The key thing is that you do have the self-discipline to return to jail under your own steam and voluntarily submit to your further punishment, whether it’s deserved or not. After Christmas 2013, every single one of us on ROTL at our nick did come back on time. And that’s really what ROTL is all about, particularly at Christmas: testing an inmate’s compliance, self-control and ability to observe the rules. No matter how much Chris Grayling would like to please readers of the Daily Mail, I believe we’d be absolutely daft to abandon such an important tool for rehabilitation and resettlement.


  1. I wrote letter to jon. Awaiting him to reply. Vas

    1. Thanks for your comment, Vas. Just getting a letter from you could be a big boost for his morale. Hope you have an enjoyable Christmas.

  2. I found this account fascinating. It must be have been an emotionally turbulent few days for you?

    1. Thanks for your comment. I'm happy to read that you found the post interesting.

      Yes, I think that any home visit on leave from prison tends to be emotionally stressful, but going home at Christmas is a particularly difficult time, especially as you have to make the psychological adjustment from being a prison inmate back to being a 'normal' member of the public. You have to start talking in normal English again and not constantly on your guard. It takes time to reacclimatise to life outside.

      Also, when you meet with family or friends, some of them can be unsure about whether to ask you about prison life or not. The issue can easily become the 'elephant in the room' during family reunions. And then you also have to prepare yourself mentally for the return to prison at the end of the temporary licence period. Still, it was definitely much better to be home for four nights over Christmas than back in jail!

  3. New to you blog (but am now following). This bought back sad memories for me. My husband, having not started on town leave was unable to be with me that first Christmas and it was heartbreaking. Although strange to say, the following year, having been released on licence, was the most depressing Christmas we'd ever experienced. The full force of criminal record AND no job at this time of year, really hit home.

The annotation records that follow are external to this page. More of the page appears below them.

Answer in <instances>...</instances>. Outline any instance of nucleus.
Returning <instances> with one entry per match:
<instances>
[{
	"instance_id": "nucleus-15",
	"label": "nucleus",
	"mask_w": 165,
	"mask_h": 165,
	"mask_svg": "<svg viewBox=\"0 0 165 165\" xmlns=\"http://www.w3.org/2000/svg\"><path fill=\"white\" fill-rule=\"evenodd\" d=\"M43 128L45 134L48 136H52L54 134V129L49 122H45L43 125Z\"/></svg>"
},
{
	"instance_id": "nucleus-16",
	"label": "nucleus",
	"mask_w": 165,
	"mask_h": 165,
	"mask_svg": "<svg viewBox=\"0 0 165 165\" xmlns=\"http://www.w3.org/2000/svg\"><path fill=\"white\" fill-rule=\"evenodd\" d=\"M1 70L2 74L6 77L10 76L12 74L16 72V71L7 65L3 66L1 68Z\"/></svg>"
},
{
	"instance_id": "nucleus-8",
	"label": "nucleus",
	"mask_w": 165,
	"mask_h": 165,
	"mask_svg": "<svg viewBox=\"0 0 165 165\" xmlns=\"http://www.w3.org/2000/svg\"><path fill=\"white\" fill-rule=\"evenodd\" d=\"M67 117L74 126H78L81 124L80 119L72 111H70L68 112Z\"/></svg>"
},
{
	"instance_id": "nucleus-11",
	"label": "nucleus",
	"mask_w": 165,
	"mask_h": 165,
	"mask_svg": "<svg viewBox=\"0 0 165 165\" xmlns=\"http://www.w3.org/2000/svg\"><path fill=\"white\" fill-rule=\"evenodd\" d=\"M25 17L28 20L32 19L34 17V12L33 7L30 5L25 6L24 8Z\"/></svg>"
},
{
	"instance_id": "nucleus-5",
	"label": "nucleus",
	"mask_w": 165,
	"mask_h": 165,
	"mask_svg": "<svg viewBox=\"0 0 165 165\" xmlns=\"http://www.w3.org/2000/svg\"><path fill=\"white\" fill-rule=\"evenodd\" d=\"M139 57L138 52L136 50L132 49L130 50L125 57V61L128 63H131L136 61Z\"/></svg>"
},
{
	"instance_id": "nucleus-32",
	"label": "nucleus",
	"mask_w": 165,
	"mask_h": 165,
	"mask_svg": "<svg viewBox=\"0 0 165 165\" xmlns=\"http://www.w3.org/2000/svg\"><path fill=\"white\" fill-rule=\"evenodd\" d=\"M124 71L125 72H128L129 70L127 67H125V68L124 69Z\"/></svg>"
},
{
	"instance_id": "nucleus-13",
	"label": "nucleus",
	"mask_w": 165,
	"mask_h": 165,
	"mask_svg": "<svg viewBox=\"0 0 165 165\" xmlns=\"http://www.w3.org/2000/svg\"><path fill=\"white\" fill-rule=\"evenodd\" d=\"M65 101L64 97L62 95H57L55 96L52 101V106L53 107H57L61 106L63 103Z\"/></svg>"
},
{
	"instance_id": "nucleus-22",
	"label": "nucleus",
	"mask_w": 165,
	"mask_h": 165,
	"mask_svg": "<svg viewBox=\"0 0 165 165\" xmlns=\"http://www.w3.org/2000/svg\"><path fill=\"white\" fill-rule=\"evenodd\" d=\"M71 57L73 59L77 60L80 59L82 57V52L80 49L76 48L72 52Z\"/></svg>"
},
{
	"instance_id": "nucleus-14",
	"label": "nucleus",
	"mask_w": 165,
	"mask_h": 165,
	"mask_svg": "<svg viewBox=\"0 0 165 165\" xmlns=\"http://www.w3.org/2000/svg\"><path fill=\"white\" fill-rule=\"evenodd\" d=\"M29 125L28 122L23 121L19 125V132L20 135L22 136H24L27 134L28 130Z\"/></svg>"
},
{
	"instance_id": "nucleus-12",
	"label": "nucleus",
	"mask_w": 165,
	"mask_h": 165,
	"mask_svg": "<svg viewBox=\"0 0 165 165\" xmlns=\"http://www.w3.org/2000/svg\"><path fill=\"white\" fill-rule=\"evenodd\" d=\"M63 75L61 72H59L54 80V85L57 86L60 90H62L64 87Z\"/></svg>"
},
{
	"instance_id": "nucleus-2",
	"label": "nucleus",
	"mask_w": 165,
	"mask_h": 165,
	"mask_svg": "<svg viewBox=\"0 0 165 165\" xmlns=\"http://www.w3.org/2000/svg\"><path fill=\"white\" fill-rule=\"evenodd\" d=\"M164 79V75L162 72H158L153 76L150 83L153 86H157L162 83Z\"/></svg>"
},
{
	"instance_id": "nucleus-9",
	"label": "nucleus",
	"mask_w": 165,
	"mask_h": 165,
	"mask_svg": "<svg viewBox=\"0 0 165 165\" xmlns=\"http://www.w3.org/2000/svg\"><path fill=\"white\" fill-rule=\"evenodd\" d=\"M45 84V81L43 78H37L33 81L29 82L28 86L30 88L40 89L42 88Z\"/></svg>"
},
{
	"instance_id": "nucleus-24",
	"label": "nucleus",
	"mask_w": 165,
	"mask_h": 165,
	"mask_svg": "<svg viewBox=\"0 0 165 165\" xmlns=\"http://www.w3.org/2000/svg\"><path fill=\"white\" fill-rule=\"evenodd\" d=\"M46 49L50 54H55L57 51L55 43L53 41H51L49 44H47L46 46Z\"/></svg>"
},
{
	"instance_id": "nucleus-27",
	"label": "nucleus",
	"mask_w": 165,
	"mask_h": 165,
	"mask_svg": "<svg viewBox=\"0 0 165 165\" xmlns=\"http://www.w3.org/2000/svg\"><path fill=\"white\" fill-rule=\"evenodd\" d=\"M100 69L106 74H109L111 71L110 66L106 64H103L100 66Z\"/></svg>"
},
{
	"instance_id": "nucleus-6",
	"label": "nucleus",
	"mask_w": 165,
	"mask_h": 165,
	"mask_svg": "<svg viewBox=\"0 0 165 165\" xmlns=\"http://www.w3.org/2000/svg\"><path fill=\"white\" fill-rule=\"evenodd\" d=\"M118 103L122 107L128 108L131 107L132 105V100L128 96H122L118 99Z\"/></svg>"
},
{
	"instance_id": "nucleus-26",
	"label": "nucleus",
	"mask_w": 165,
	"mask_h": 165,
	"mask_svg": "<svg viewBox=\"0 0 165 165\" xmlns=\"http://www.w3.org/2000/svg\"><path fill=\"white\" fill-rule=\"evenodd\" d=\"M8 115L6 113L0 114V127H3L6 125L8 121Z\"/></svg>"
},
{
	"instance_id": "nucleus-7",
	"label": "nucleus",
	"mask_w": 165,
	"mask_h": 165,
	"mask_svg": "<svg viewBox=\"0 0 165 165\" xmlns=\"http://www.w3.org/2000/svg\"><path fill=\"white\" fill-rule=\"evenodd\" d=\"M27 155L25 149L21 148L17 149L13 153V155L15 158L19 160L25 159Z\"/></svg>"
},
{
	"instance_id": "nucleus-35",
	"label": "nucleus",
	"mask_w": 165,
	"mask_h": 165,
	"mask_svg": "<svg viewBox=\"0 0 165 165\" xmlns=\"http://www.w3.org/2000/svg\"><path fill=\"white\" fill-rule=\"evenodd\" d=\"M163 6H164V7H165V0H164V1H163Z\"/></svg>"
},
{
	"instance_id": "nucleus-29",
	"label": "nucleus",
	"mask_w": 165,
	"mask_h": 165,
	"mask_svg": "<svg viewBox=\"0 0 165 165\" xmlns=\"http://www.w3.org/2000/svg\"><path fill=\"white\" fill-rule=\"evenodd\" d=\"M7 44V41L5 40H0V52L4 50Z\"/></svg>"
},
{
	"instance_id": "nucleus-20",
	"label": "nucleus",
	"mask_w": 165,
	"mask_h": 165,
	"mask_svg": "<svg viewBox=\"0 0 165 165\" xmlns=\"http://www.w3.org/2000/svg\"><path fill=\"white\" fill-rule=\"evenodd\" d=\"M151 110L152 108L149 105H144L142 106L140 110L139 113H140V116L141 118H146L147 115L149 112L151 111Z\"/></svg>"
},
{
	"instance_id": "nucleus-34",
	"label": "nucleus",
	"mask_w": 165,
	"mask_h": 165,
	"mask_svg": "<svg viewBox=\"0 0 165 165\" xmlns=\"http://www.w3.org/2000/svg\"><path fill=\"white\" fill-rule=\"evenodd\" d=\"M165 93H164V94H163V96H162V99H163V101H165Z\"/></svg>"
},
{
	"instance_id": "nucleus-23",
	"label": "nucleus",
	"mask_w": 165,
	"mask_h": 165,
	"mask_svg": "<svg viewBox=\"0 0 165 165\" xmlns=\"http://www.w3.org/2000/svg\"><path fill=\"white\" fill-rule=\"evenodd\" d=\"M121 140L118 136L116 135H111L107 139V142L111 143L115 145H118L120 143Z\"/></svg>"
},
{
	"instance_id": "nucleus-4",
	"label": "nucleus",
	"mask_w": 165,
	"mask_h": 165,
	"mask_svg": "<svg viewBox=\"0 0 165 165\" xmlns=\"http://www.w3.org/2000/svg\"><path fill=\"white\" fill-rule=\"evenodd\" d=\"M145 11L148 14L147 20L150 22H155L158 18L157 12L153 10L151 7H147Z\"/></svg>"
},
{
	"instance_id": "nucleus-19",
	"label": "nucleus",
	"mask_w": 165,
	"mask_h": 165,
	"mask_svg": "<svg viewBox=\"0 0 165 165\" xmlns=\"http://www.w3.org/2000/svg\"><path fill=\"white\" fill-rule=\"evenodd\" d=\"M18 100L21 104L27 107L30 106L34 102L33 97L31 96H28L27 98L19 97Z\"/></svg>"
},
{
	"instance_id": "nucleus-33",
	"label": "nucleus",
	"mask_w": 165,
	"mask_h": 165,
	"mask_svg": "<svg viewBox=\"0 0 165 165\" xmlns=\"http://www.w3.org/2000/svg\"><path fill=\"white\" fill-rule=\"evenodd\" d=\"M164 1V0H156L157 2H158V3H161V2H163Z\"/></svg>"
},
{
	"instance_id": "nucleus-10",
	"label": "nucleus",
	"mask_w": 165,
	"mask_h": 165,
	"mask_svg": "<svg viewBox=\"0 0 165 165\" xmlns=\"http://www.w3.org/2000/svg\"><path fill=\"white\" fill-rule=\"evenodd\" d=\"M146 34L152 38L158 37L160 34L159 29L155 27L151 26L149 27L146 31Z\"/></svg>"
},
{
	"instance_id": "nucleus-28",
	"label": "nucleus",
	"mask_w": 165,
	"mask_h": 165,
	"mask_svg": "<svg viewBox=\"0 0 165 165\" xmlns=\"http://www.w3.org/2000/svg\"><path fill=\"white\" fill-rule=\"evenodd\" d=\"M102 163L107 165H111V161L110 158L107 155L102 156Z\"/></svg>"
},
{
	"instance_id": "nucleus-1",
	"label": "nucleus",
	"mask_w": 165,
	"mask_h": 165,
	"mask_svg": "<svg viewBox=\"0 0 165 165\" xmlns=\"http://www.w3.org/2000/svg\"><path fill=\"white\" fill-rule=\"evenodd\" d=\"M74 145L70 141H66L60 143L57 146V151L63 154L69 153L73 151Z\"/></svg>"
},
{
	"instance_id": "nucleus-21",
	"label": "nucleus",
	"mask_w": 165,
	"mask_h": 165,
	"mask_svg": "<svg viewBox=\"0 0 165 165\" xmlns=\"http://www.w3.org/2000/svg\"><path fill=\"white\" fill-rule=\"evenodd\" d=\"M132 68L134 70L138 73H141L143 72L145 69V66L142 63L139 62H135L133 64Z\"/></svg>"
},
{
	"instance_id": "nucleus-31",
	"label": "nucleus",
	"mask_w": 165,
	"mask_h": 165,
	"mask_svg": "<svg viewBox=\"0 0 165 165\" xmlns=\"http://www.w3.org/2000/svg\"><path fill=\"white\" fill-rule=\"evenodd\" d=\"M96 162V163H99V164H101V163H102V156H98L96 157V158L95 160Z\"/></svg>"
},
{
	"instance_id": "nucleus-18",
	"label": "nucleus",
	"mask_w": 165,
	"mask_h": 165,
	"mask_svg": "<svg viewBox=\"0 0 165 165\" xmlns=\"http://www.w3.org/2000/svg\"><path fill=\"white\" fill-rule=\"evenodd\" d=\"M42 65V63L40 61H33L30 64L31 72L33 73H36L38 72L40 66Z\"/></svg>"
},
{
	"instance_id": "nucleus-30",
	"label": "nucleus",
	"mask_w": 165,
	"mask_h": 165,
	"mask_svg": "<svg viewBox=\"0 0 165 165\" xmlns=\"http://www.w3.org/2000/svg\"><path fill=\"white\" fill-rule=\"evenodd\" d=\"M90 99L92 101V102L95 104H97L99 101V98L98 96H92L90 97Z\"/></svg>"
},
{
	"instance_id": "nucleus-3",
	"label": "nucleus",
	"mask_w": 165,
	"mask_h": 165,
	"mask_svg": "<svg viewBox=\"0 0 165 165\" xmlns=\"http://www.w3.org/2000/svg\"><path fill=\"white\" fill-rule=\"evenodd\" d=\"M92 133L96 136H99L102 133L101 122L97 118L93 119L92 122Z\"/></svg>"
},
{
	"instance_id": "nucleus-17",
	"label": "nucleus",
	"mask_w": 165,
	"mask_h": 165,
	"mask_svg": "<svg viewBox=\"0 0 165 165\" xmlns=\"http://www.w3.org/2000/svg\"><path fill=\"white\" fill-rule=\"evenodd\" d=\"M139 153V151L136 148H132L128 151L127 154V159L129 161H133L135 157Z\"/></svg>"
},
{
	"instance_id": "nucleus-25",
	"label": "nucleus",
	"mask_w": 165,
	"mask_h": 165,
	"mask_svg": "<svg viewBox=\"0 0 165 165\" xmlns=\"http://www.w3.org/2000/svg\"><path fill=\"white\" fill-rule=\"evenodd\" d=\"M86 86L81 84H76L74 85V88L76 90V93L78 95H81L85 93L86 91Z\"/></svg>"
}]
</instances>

    1. Thanks for sharing your own experiences of Christmas while your husband was in prison and then on licence. I think that many people who have no connection with the prison system seem to assume that the sentence ends with release on licence. However, the longer-term impact of imprisonment - unemployment, often higher insurance premiums, a struggle to get banking facilities, being barred from a wide range of professional or responsible jobs (depending on the type of conviction) - continues long after release on licence.

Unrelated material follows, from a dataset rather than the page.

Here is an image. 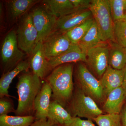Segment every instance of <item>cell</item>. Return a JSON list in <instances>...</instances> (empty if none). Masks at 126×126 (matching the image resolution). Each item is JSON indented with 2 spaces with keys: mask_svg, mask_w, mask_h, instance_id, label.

      Also, as you will be only too well aware, the period on licence - usually 50 percent of the full sentence - can also be highly stressful as there is always the risk of recall to prison hanging over the head of the ex-prisoner and his or her family. This in itself can make resettling back into the community and seeking any kind of employment highly uncertain, sometimes for several years (or in the case of a lifer, for the rest of their lives). As an ex-prisoner myself I can fully understand why the Christmas when your husband was on licence was even more depressing.